• **Brief**
Write the next part of the forum thread below about the Pocket Predator SEAL slingshot in G10, picking up right after its last line.

• **Text under study**
# Pocket Predator SEAL in g10



## slinger16 (Nov 3, 2013)

I wanted to drop a little review of the SEAL when I had the time, and now I have the time so here we go. I ordered this around 3-4 weeks ago and it came much earlier then I expected. I get so excited waiting for packages, but it takes a while for these to come through because of the quality youre getting into these pieces. With this in mind I tell myself that its going to come in a month if it says it takes 3 weeks to arrive, this way you're even more satisfied thinking that you got it earlier rather then thinking about it being a day past 3 weeks, try it guys its great lol. On that note, I received it the other day, last wednesday I think. I havent been able to do much shooting as I wouldve liked to with this but Id say ive gotten around 100 or so shots off of it. To sum it up... I love this thing. It literally is the go to slingshot. Its pretty much everything I was thinking it would be. Its absolutely rock solid in this greenish g10 material. Im a firm believer that g10 is the perfect material for slingshots. You can pry the forks all you want, put the heaviest bands you can pull, anything you can think of trying to test its limits. When I took it out of the package it was a beast to hold in the hand, very heavy at first, but when you go to grab it another few times it becomes really light. Not to forget about accuracy, at 28 feet ive nailed water bottle caps, bottles, and old pellet gun tins. This thing is really accurate, I just need to practice more with it. I plan on using this for serious hunting, along with hunting trips and travel, like an edc. I have no doubt in my mind that this slingshot can be beaten and abused through the worst environments and terrain. In my opinion theres no shot this thing will ever in a million years break down, you can literally pass it down to your kids and their grandkids and that is what I hope to do. Well thats it for my review, if anyones interested in other things about this slingshot i'll be glad to review and answer more about it. Thanks guys and thanks to Bill from Pocket Predator for an awesome product and experience


----------



## flippinfool (Aug 22, 2014)

• **Given material**
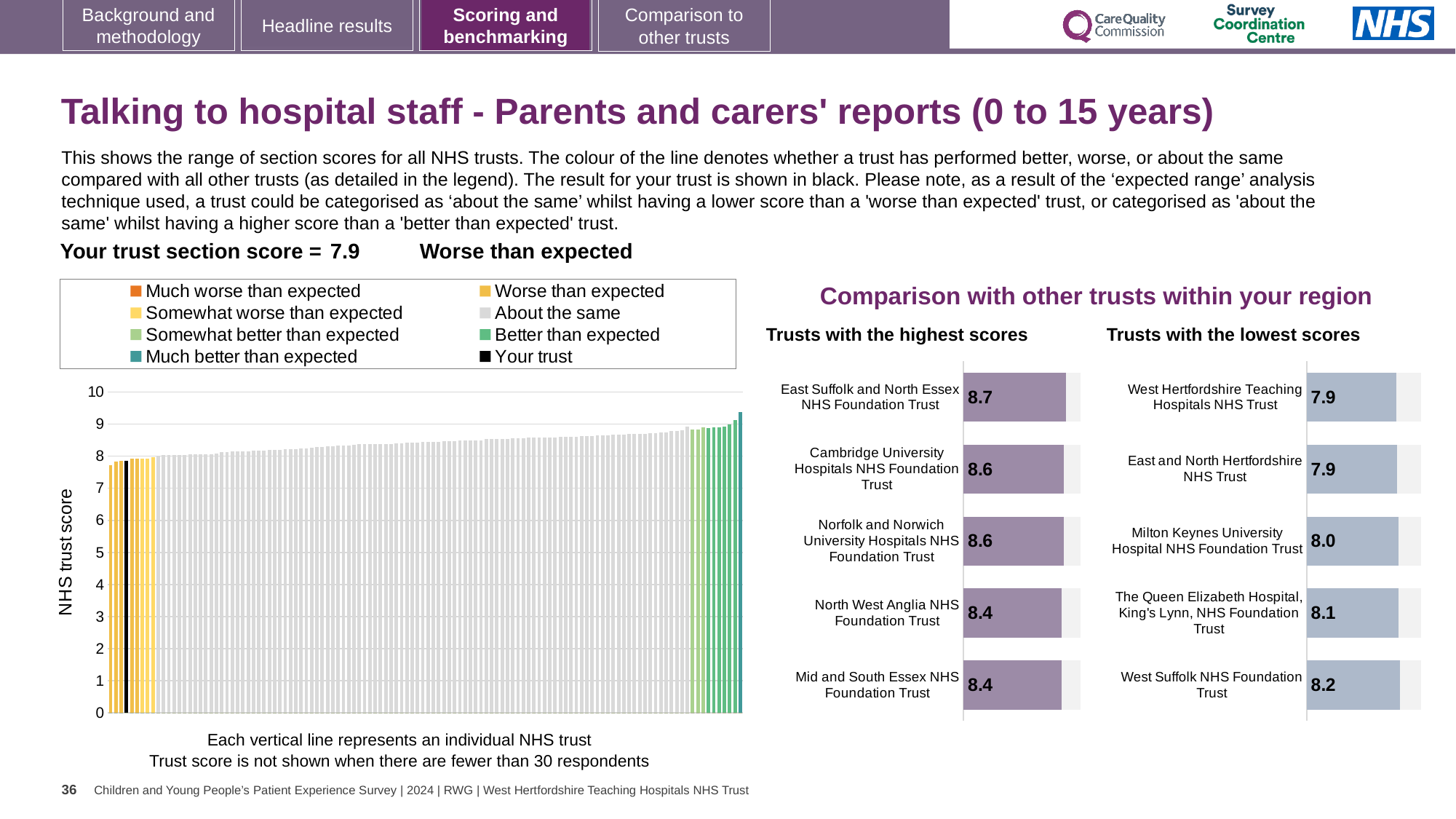
In the 'Trusts with the highest scores' chart, what is the score for East Suffolk and North Essex NHS Foundation Trust? 8.7 In the 'Trusts with the highest scores' chart, what is the difference between the scores of East Suffolk and North Essex NHS Foundation Trust and Mid and South Essex NHS Foundation Trust? 0.3 In the 'Trusts with the lowest scores' chart, which trust has the highest score? West Suffolk NHS Foundation Trust In the 'Trusts with the lowest scores' chart, what is the score for Milton Keynes University Hospital NHS Foundation Trust? 8.0 In the 'Trusts with the lowest scores' chart, which has the larger score: Milton Keynes University Hospital NHS Foundation Trust or The Queen Elizabeth Hospital, King's Lynn, NHS Foundation Trust? The Queen Elizabeth Hospital, King's Lynn, NHS Foundation Trust In the 'Trusts with the lowest scores' chart, what is the score for West Suffolk NHS Foundation Trust? 8.2 In the large 'NHS trust score' chart on the left, do the values rise or fall from left to right along the x axis? rise How many entries does the legend of the large 'NHS trust score' chart on the left list? 8 In the 'Trusts with the highest scores' chart, which trust has the highest score? East Suffolk and North Essex NHS Foundation Trust In the 'Trusts with the lowest scores' chart, what is the difference between the scores of West Suffolk NHS Foundation Trust and West Hertfordshire Teaching Hospitals NHS Trust? 0.3 In the 'Trusts with the highest scores' chart, how many trusts are shown? 5 In the 'Trusts with the highest scores' chart, what is the score for North West Anglia NHS Foundation Trust? 8.4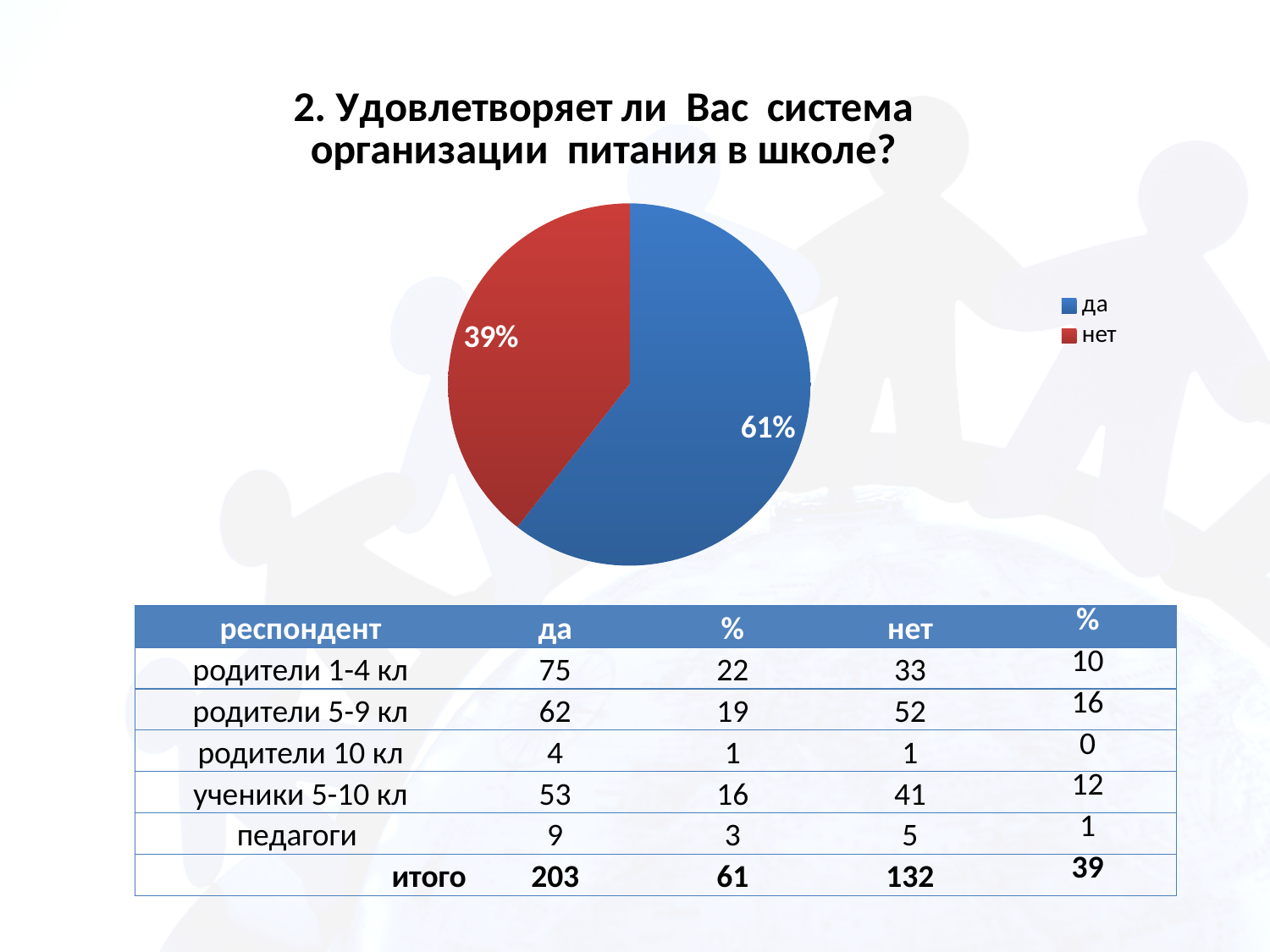
How many entries does the legend of the pie chart list? 2 Which is larger in the pie chart, "да" or "нет"? да What share of the pie does the "да" slice represent? 61% What share of the pie does the "нет" slice represent? 39% Which slice of the pie is the largest? да What colour is the "нет" slice in the pie chart? red How many slices does the pie chart have? 2 Which slice of the pie is the smallest? нет What colour is the "да" slice in the pie chart? blue What is the difference in percentage points between the "да" and "нет" slices? 22 What kind of chart is shown on the slide? pie chart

• **Result for this task**
I've had the HTS for over a month and still I am very well pleased with it and its performance. Good review of the SEAL and I have to agree that Bill has a lot of awesome products.


----------



## slinger16 (Nov 3, 2013)

flippinfool said:


> I've had the HTS for over a month and still I am very well pleased with it and its performance. Good review of the SEAL and I have to agree that Bill has a lot of awesome products.


I'll have my HTS for almost a year in a few days. I love these things, g10 is truly bomb proof


----------



## bmlodge (Feb 26, 2013)

I have loads of Bill Hays Slings. They're all amazing. My favourite is the Seal Sniper closely followed by the SERE. I have both black G10 and Poly Seasl Snipers and both are solid. The design is exceptional. Love them.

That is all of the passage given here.